Por outro lado, Goodwin percebe o sério risco econômico, caso a situação de saúde pública volte a escalar: “Sabemos, pelo ano passado, que números altos de casos de covid-19 podem abalar a confiança dos consumidores e desencorajar o consumo social. Além disso quanto mais os contágios crescerem, maior a pressão sobre o Sistema Nacional de Saúde (NHS), e maior a probabilidade de as restrições terem que voltar a ser impostas.”

Fraco antídoto para “efeito Brexit”

Embora o 19 de julho de 2021 seja o mais próximo que a economia britânica esteve de uma normalidade, desde março de 2020, ainda é grande a diferença em relação ao período pré-pandemia. O coronavírus deixou cicatrizes profundas: pelo menos 129 mi pacientes morreram, e diversos centros urbanos permanecem atipicamente calmos, devido à transição significativa para o trabalho remoto.

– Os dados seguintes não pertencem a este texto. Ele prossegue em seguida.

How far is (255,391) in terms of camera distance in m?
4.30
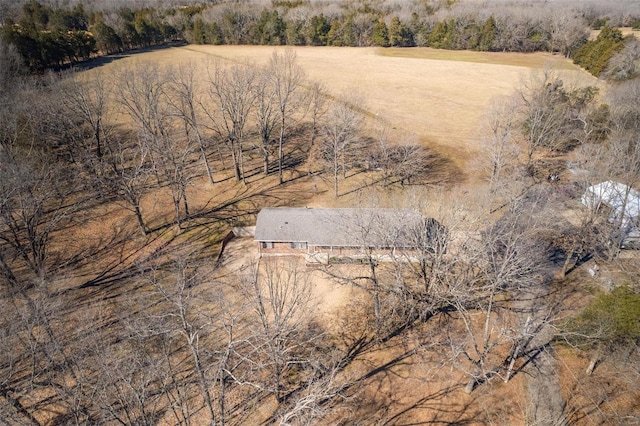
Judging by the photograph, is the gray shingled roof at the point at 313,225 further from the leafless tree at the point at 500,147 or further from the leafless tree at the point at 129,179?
the leafless tree at the point at 500,147

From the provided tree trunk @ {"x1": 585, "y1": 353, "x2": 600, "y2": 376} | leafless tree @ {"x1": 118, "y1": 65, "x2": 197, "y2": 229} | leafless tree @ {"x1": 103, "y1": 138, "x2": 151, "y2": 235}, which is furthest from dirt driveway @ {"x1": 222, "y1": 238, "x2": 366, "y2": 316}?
tree trunk @ {"x1": 585, "y1": 353, "x2": 600, "y2": 376}

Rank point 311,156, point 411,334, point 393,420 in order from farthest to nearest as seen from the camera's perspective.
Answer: point 311,156
point 411,334
point 393,420

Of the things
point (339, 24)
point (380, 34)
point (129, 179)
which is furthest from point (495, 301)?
point (339, 24)

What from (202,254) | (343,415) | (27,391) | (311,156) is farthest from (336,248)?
(27,391)

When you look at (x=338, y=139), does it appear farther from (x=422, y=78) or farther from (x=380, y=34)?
(x=380, y=34)

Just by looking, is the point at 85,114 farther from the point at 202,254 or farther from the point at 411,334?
the point at 411,334

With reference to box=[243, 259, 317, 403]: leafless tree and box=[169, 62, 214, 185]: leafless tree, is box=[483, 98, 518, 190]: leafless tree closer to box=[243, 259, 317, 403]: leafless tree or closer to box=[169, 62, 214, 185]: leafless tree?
box=[243, 259, 317, 403]: leafless tree
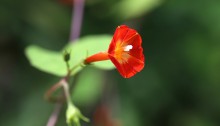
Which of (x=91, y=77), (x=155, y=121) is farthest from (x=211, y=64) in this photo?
(x=91, y=77)

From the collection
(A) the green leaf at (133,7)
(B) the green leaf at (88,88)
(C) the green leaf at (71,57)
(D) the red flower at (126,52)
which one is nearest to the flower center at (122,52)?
(D) the red flower at (126,52)

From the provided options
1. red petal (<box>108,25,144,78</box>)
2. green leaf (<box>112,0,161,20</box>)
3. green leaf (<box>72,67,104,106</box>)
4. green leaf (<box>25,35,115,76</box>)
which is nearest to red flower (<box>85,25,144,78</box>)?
red petal (<box>108,25,144,78</box>)

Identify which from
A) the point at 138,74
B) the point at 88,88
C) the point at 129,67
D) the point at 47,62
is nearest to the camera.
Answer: the point at 129,67

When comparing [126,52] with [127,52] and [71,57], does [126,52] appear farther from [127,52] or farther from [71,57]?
[71,57]

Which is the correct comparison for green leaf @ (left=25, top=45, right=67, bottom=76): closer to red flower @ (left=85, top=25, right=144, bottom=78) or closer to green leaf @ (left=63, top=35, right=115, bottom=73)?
green leaf @ (left=63, top=35, right=115, bottom=73)

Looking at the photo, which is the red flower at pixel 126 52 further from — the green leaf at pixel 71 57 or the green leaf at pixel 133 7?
the green leaf at pixel 133 7

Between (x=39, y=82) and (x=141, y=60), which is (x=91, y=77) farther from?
(x=141, y=60)

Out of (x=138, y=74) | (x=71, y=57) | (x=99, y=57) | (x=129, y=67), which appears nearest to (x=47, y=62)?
(x=71, y=57)
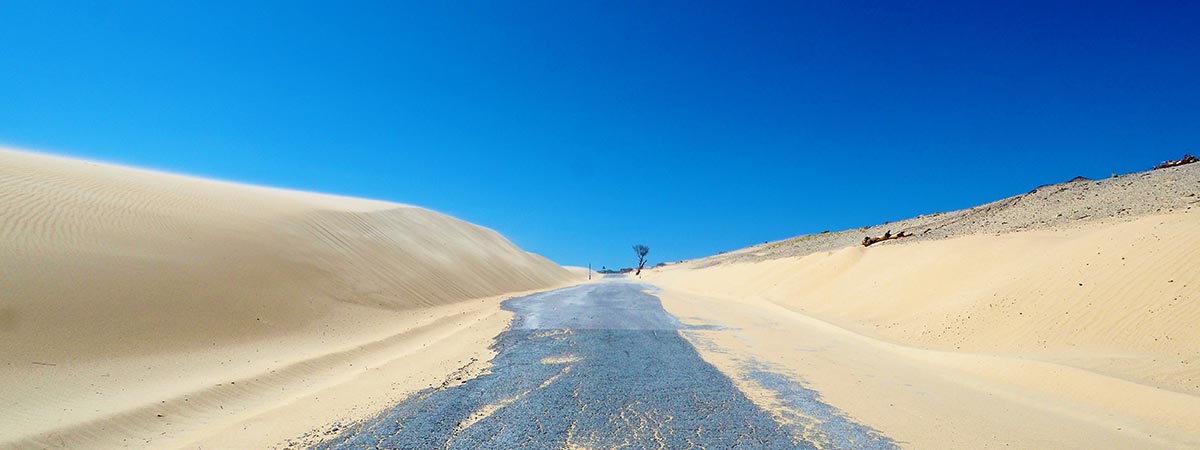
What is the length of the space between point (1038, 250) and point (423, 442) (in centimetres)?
1530

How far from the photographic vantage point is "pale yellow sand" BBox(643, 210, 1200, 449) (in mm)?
5574

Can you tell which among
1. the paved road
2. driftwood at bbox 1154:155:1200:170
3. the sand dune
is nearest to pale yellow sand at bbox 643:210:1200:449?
the sand dune

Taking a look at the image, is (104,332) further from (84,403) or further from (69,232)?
(69,232)

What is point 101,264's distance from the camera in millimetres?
10727

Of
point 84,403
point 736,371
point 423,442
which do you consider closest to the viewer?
point 423,442

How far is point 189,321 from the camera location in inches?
405

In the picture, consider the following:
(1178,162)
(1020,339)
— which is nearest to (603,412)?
(1020,339)

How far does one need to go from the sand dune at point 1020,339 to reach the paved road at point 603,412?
0.82 m

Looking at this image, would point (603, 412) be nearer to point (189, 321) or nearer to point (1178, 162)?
point (189, 321)

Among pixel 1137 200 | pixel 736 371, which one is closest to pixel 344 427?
pixel 736 371

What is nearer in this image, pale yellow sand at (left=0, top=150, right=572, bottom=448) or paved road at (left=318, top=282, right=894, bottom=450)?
paved road at (left=318, top=282, right=894, bottom=450)

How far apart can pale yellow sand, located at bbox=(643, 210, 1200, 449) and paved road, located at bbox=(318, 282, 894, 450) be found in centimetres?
75

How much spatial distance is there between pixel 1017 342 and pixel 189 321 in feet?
50.3

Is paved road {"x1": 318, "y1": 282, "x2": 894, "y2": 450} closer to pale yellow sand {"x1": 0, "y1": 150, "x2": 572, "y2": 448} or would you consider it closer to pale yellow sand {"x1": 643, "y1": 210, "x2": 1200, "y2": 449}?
pale yellow sand {"x1": 643, "y1": 210, "x2": 1200, "y2": 449}
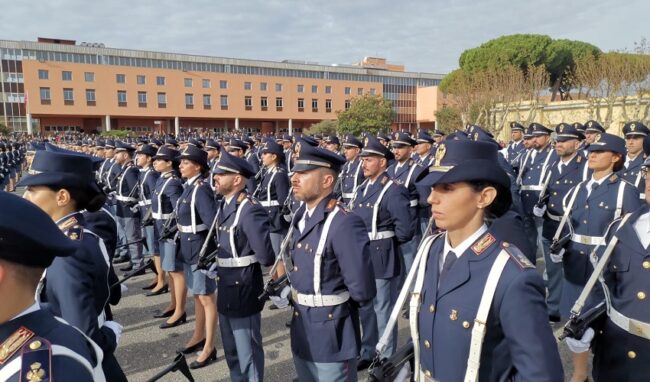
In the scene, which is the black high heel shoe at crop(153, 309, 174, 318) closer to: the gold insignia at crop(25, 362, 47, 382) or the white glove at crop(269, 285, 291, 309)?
the white glove at crop(269, 285, 291, 309)

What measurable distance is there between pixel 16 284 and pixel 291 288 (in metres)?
2.26

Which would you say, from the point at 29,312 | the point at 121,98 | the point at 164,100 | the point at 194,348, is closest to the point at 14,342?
the point at 29,312

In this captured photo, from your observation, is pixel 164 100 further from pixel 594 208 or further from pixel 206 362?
pixel 594 208

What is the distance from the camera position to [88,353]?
1.53 m

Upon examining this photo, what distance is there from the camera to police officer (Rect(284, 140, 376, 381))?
123 inches

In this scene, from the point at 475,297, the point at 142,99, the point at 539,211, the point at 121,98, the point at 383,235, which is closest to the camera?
the point at 475,297

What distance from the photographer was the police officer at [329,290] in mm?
3131

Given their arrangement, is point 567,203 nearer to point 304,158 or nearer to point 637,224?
point 637,224

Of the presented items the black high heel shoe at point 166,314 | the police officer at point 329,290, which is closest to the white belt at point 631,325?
the police officer at point 329,290

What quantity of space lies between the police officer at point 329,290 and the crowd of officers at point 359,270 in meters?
0.01

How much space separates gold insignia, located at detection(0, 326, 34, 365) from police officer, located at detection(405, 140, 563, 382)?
5.55 feet

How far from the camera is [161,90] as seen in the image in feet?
204

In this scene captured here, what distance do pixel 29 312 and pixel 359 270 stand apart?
6.82ft

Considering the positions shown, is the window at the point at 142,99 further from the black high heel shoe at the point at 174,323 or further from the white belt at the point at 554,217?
the white belt at the point at 554,217
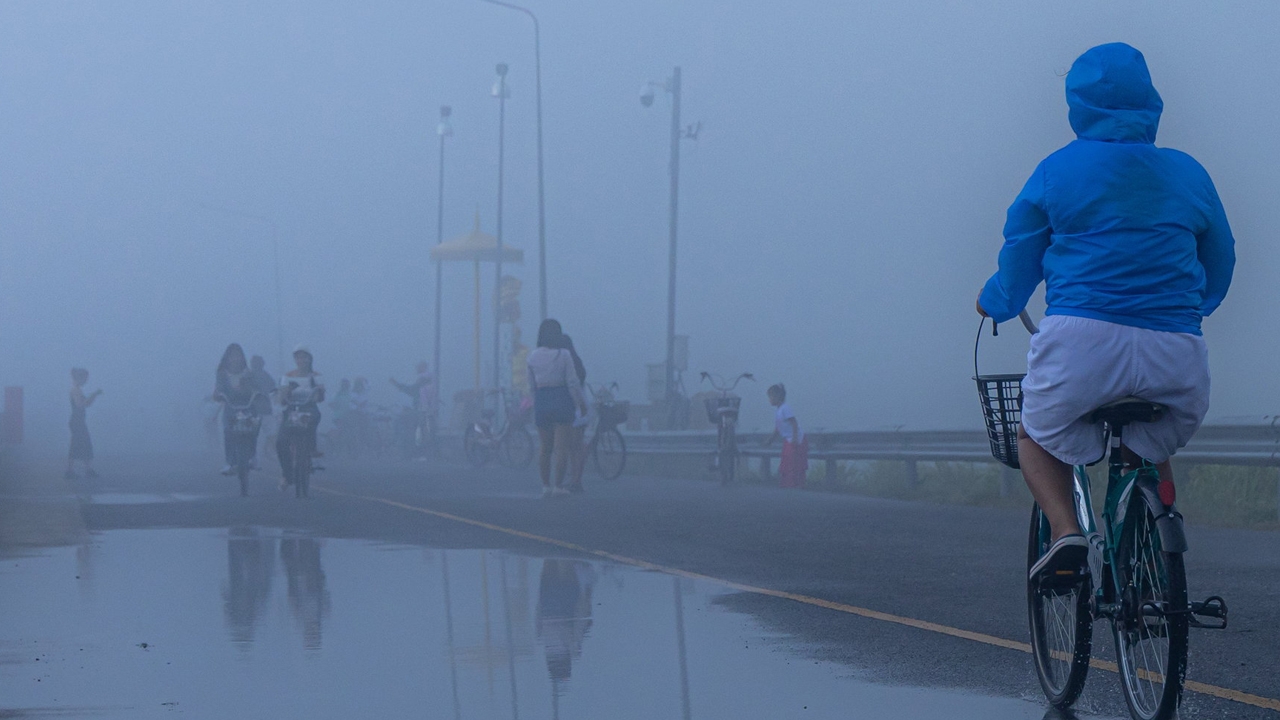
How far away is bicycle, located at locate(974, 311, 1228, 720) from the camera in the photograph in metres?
4.59

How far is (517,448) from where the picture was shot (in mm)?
27594

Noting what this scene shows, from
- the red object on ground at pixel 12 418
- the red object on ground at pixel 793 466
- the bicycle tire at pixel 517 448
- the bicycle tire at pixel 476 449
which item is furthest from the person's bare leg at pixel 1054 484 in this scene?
the red object on ground at pixel 12 418

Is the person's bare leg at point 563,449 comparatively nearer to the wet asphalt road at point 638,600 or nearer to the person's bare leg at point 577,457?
the person's bare leg at point 577,457

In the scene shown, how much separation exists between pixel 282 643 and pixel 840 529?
21.8 feet

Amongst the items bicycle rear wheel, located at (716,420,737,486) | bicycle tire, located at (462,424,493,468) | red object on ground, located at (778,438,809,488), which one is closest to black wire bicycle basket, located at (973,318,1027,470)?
red object on ground, located at (778,438,809,488)

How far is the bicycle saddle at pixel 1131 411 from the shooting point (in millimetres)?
4770

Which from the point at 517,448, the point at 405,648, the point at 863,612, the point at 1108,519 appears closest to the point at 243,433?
the point at 517,448

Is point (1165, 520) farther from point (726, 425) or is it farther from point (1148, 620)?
point (726, 425)

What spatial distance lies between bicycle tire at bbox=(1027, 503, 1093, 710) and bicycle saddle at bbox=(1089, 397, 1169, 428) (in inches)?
23.1

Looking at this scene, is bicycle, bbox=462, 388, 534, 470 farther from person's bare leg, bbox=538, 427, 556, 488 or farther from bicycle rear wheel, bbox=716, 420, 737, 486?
person's bare leg, bbox=538, 427, 556, 488

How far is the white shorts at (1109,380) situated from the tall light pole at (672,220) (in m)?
24.7

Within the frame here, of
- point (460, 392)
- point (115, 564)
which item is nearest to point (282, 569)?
point (115, 564)

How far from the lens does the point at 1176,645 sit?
4.56m

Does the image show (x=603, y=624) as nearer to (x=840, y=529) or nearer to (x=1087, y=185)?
(x=1087, y=185)
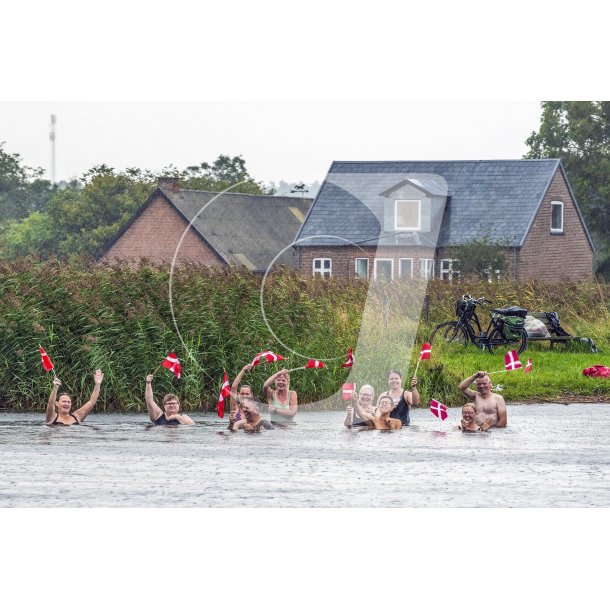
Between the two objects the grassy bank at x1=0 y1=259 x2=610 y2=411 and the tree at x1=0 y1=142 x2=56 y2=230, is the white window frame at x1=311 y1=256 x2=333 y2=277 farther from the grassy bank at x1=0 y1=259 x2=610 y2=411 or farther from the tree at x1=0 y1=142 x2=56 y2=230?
the tree at x1=0 y1=142 x2=56 y2=230

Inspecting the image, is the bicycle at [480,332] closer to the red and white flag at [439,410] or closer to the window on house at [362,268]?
the window on house at [362,268]

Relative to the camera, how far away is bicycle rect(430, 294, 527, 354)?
21188 millimetres

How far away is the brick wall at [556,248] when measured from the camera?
19.9 metres

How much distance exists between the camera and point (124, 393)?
20.1 metres

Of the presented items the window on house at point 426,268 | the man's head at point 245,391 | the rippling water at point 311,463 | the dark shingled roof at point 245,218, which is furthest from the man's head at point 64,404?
the window on house at point 426,268

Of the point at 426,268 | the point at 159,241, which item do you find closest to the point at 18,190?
the point at 159,241

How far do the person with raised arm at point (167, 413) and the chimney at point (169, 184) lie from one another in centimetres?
274

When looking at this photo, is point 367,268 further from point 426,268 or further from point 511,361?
point 511,361

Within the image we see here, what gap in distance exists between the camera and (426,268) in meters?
20.1

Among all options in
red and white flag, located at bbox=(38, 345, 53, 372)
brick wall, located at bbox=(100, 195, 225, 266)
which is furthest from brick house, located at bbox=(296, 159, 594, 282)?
red and white flag, located at bbox=(38, 345, 53, 372)

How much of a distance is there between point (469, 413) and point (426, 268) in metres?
2.21

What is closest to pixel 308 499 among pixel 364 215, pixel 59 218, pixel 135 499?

Calcula-se que, até 2022, o Departamento do Tesouro do Reino Unido terá injetado na economia nacional 475 bilhões de euros (R$ 2,86 trilhões) em gastos relacionados à covid-19: desde a década de 1970, nunca a economia britânica foi tão determinada pelo governo.

Além disso, a nação insular abandonou de vez o mercado comum e a união alfandegária da União Europeia no início da pandemia, com o período de transição pós-Brexit se concluindo em 31 de dezembro de 2020. As consequências desses fatos estão apenas se anunciando, lembra Goodwin, e qualquer impulso positivo pós-pandemia dificilmente terá grande impacto sobre o “efeito Brexit”, como um todo.